想い残り

第22話 弱さ、強さ


 私がしぼり出した言葉に教室はシンとなった。

 だけど。だって。

 撫子は自由に飛べる空がほしかっただけなの。それはこの世から離れた場所にあったのかもしれないけど、あの子はただ、飛びたかったんだ。


「……何よ二人して、そんな言い方しないでよ! 私たちオバナさんのこと思って言ってるんだけど?」

「そうよねえ」


 群がっていた女子たちがするどい口調になる。私は泣きそうになるのをくちびるをかんでがまんした。

 まだ肩にあるせりくんの手。お願い、私に力をちょうだい。


「ナデシコは、やさしい子だよ。私のことを大好きでいてくれただけなの」


 がんばって言った。


「……うっわ、女子コワ」

「コニタわりとかわいかったし。ひがんでんじゃね?」


 コソコソと男子のささやき合いが聞こえた。サッと振り向く女子たちに、男子が知らんぷりする。


「ナデシコは、水族館の飼育員になりたかったんだ。そんなやつが自殺とか心中とかしない。あれは事故だ」


 せりくんが重々しく宣言して、私の周りの女子をにらんだ。彼女らはくやしそうな顔でせりくんを見る。でもけっきょく言い返せずに、プイと向こうに行ってしまった。


「だいじょうぶか、ハコベ」

「……うん。ありがと」


 私はまだ泣くのをこらえていた。それを見て、せりくんが腕を引っぱる。


「保健室行こう」

「え」

「だって今、授業なんかムリだろ」


 ほれほれ、と立たされて、私は教室から連れ出されてしまった。




「おまえさ、ここ、おまえの心の中なんだぞ?」


 廊下を歩きながらせりくんはあきれたように言った。


「現実とは違うんだからさ。黙ってないで言いたいこと言えよ」

「うん……」


 そんなこと言ったって。自分の心の中というか、私はただ久しぶりに教室に登校しただけの気分なんだから、無理。


「ていうか、クラスあんな感じなのか」

「――今ね、保健室登校なんだ。
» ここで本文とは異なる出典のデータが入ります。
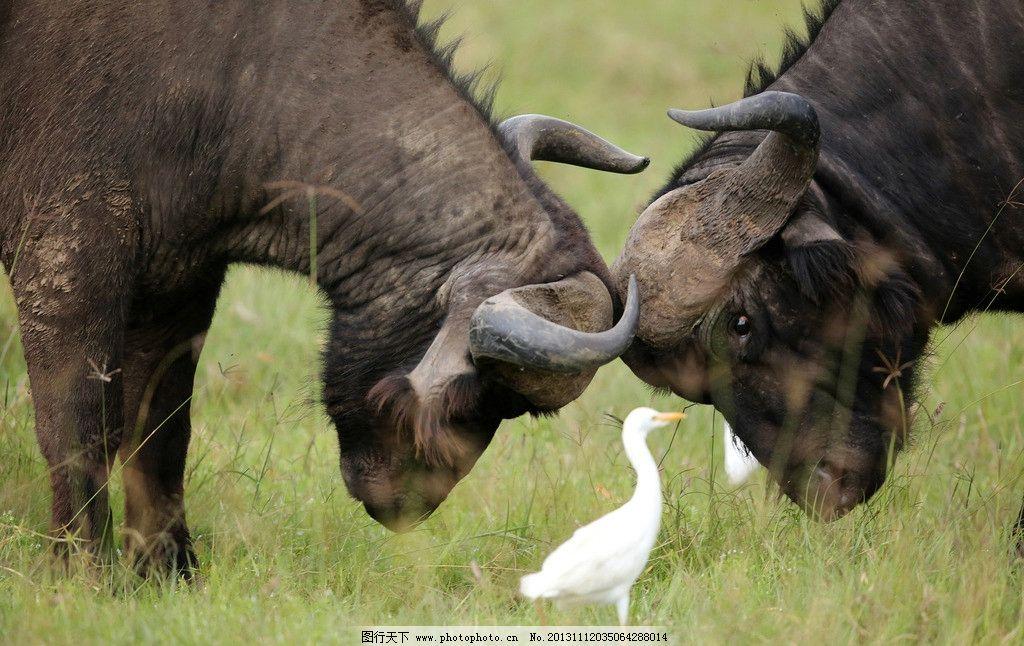 高清非洲野生动物图片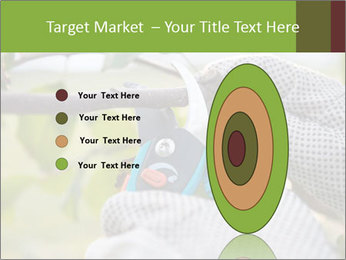Pruning fruit trees by pruning shears PowerPoint Template - Slide 84
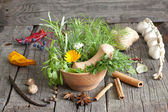 Herbs and spices in mortar on wooden boards — Stock Photo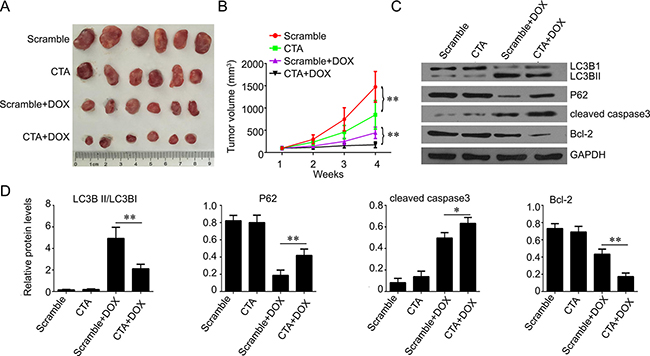 LncRNA CTA inhibits osteosarcoma growth in vivo.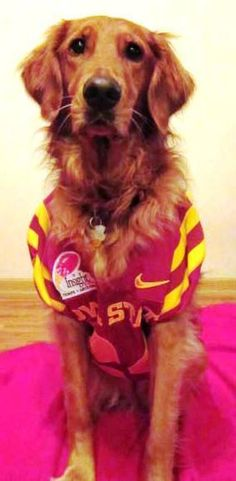 Photo Gallery: Cy's Pets of the Week: Week Four - Iowa State University Athletics Official Web Site - www.CYCLONES.com - The home of Iowa State Cyclone Sports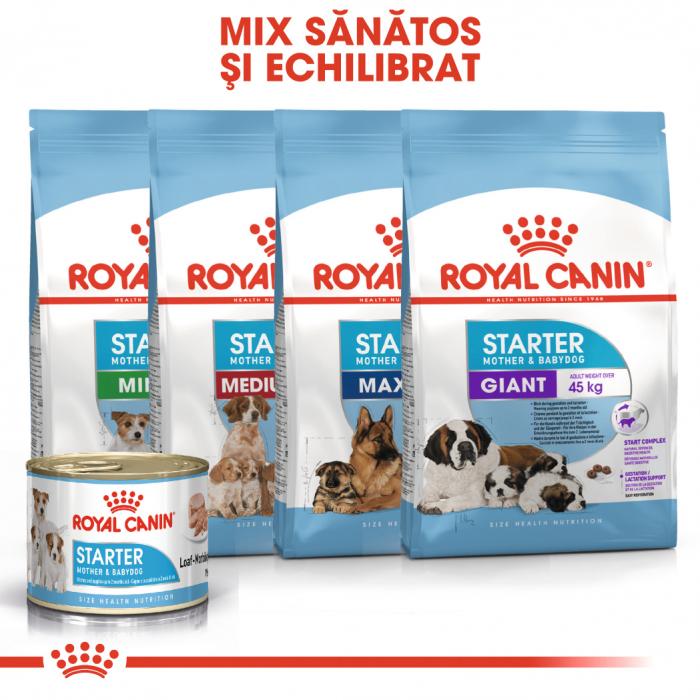 Royal Canin Starter, mama și puiul, conservă hrană umedă câini, (pate) 195 g [4]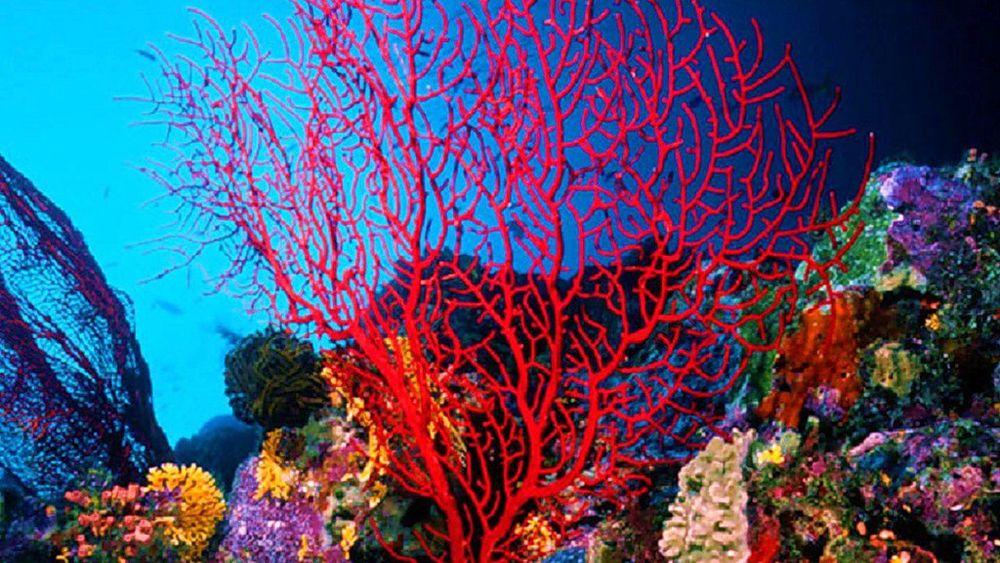 изделия из кораллов, дары моря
早退したり遅刻したり、けっこう好きにしてる」

「ああ、だから最初に会った時、帰りが早かったんだよな」

「教室に行ったらああなるんじゃないかな、て思って。逃げてるの、私」


 ね、私、弱いんだ。情けないでしょ。

 そんな気持ちをこめて笑ったけど、せりくんは何も言わない。私は早口になった。


「ナデシコって無理に人と合わせたりできなくて、ひっそりしてたんだよね。私はそういうところが好きだった。だけどそういうの嫌う子たちだっているじゃない」

「……うん」

「だから私たちの事件なんて、きっとひどいことも言われてるんだろうと思ったら教室に行けなくなっちゃって」


 せりくんは黙って私の頭をグシグシとかき回した。ヒマワリのヘアピンが引っかかって痛い。


「ちょ、やめてよ。イテテ」

「ばーか」


 やさしくののしられた。立ち止まってヘアピンをつけ直す私の橫で、せりくんはそっぽを向いて待っている。


『どうでもいい子に悪口言われても、どうでもいいでしょ?』


 撫子の言葉が聞こえた気がした。

 すごかったんだな、撫子は。どうでもいい人からでも嫌いな人からでも、悪く言われたら私は傷ついてしまう。
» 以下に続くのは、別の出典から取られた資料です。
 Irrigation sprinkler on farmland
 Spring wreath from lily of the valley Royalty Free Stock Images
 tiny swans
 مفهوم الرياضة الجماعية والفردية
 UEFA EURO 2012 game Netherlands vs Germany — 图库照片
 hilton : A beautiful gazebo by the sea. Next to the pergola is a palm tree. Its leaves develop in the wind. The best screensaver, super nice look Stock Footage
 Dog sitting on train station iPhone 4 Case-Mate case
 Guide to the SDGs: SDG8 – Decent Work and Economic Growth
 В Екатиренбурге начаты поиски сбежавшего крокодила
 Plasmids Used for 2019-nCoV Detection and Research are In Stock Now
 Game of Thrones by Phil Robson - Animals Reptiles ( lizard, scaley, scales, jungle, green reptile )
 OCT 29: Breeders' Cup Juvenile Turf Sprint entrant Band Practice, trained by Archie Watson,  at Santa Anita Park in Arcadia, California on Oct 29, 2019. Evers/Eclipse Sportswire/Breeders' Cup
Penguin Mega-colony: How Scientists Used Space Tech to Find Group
 私は弱いから。だから誰かと並んで自分を守りたいんだ。今はせりくんがいてくれて肩に手を置いてくれたからすこしだけ言い返せたけど。

 私も強くなれたらいいのに。


「あれ、あなたには彼とかいるんだ」


 またトゲトゲしい声がした。すこし向こうに立っているのは、三年生の女子だった。撫子の下駄箱にゴミを入れていたんじゃないかと疑った相手。

 敵意を丸出しにされて、ウンザリした顔でせりくんが訊いてきた。


「これは誰?」

「ナデシコに告白した先輩がいるんだけど、その先輩のこと好きだったんじゃないかな、て人」

「はあ? 負け犬かよ」


 せりくん、ケンカ売らないで。たぶん聞こえてる。ほら、真っ赤な顔して怒りだしちゃったじゃない。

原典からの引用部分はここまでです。